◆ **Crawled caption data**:
================================
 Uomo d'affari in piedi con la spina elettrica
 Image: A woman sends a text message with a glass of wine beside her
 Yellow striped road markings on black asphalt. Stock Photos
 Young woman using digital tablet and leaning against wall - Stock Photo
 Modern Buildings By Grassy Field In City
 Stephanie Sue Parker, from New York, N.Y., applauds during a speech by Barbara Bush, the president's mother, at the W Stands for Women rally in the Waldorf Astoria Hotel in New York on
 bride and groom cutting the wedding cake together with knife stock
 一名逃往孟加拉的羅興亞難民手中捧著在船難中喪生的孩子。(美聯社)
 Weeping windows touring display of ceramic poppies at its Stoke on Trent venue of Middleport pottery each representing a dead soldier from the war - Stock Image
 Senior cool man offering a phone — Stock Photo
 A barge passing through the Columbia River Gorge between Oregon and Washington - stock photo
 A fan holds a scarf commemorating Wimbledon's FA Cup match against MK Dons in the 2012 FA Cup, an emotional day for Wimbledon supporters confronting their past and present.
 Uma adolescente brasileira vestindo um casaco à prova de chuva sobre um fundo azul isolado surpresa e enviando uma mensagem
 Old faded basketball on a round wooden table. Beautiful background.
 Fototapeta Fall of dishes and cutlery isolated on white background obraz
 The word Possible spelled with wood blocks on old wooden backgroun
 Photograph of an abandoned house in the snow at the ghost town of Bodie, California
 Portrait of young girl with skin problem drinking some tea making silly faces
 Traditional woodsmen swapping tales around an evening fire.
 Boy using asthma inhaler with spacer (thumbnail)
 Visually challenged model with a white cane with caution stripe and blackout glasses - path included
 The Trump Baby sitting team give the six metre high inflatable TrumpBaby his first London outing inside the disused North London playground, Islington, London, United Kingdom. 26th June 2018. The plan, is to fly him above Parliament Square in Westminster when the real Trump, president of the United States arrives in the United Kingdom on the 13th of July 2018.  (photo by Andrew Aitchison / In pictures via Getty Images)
================================
◆ **Action item**:
Restate the records above exactly.

◆ **Solved exercise**:
 Uomo d'affari in piedi con la spina elettrica
 Image: A woman sends a text message with a glass of wine beside her
 Yellow striped road markings on black asphalt. Stock Photos
 Young woman using digital tablet and leaning against wall - Stock Photo
 Modern Buildings By Grassy Field In City
 Stephanie Sue Parker, from New York, N.Y., applauds during a speech by Barbara Bush, the president's mother, at the W Stands for Women rally in the Waldorf Astoria Hotel in New York on
 bride and groom cutting the wedding cake together with knife stock
 一名逃往孟加拉的羅興亞難民手中捧著在船難中喪生的孩子。(美聯社)
 Weeping windows touring display of ceramic poppies at its Stoke on Trent venue of Middleport pottery each representing a dead soldier from the war - Stock Image
 Senior cool man offering a phone — Stock Photo
 A barge passing through the Columbia River Gorge between Oregon and Washington - stock photo
 A fan holds a scarf commemorating Wimbledon's FA Cup match against MK Dons in the 2012 FA Cup, an emotional day for Wimbledon supporters confronting their past and present.
 Uma adolescente brasileira vestindo um casaco à prova de chuva sobre um fundo azul isolado surpresa e enviando uma mensagem
 Old faded basketball on a round wooden table. Beautiful background.
 Fototapeta Fall of dishes and cutlery isolated on white background obraz
 The word Possible spelled with wood blocks on old wooden backgroun
 Photograph of an abandoned house in the snow at the ghost town of Bodie, California
 Portrait of young girl with skin problem drinking some tea making silly faces
 Traditional woodsmen swapping tales around an evening fire.
 Boy using asthma inhaler with spacer (thumbnail)
 Visually challenged model with a white cane with caution stripe and blackout glasses - path included
 The Trump Baby sitting team give the six metre high inflatable TrumpBaby his first London outing inside the disused North London playground, Islington, London, United Kingdom. 26th June 2018. The plan, is to fly him above Parliament Square in Westminster when the real Trump, president of the United States arrives in the United Kingdom on the 13th of July 2018.  (photo by Andrew Aitchison / In pictures via Getty Images)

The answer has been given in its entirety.